GURPS Fantasy Folk
- Cover by Ken Kelly
- Designers: Chris W. McCubbin
- Publishers: Steve Jackson Games
- Publication: 1990; 36 years ago
- Genres: Fantasy
- Systems: GURPS

= GURPS Fantasy Folk =

1990 supplement for the GURPS role-playing game

GURPS Fantasy Folk is a fantasy sourcebook for the GURPS (Generic Universal Role-Playing System), written by Chris W. McCubbin, and published by Steve Jackson Games in 1990.

==Contents==
GURPS Fantasy Folk contains information about 24 nonhuman races that can either be used by the gamemaster to create non-player characters or by the players as player characters. The book is divided into two sections, extensive rules on how to design new creatures, and or each of the 24 races, a four-page description of their physiology, psychology, ecology, culture and politics

==Publication history==
GURPS Fantasy Folk is a 128-page perfect-bound book that was written by Chris W. McCubbin, with Loyd Blankenship and Steve Jackson, with a cover by Ken Kelly, and illustrations by Evan Dorkin, and was published by Steve Jackson Games in 1990 as a 128-page book.

In 1995, the book was updated to GURPS third edition rules, written by Chris W. McCubbin and Sean Punch, with extra material by Lloyd Blankenship and Steve Jackson, illustrations by Shea Ryan and Dan Smith, and cover art by Ken Kelley.

§ Available data

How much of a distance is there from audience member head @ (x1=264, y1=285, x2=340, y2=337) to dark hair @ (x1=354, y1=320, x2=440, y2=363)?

§ Exercise task
Extend the GURPS Fantasy Folk article by writing the next part, picking up right after its final sentence. None of the lines above have any bearing on what is asked here.

§ Response
==Reception==
In the December 1990 of Dragon (Issue #164), Jim Bambra had mixed feelings about this book. Although he liked the cover art by Ken Kelley, calling it "exceptionally good", he felt the interior art was "only average at best." Although he thought the creature descriptions "provide good insights into each of the races," he felt the descriptions "suffer from being designed for a generic setting. Instead of getting creatures who are integral parts of their fantasy world, we get creatures who can be plugged into almost any world, which gives them a fairly bland flavor." Bambra concluded that "GURPS game players looking for nifty creature design rules will not be disappointed... For those looking for detailed descriptions of how these creatures interact with a given world or setting, GURPS Fantasy Folk is far too generic to offer more than just a brief glimpse."

In the February 1996 edition of Dragon (Issue #226), Rick Swan felt that the second edition of this book "promises more than it delivers", pointing out that the "rigid format" of four pages per race left him feeling that "the writing feels cramped, suffering from an abundance of generalities and a shortage of specifics." However, Swan called the race generation rules "one of the most elegant systems for creating original characters I've ever seen." He concluded by giving the book an average rating of 3 out of 6, saying "If you're a GURPS fanatic too lazy to cook up your own statistics for dwarves and kobolds, Fantasy Folk might be worth the investment. If you own the first edition, you can probably skip the upgrade. If you're not a GURPS player, there's little of interest here. Still, even if you decide to pass, I'd sneak a peek at the chapter on race generation — it's pretty terrific."

In his 1991 book Heroic Worlds, Lawrence Schick felt that "the 'independently focusable eyes' feature shows a definite Spawn of Fashan influence", and that the book includes "a few unusual choices for player characters, such as winged folk, insect men, gargoyles, ghouls, and 'exalted horses.'

==Reviews==
- GamesMaster International (Issue 4 - Nov 1990)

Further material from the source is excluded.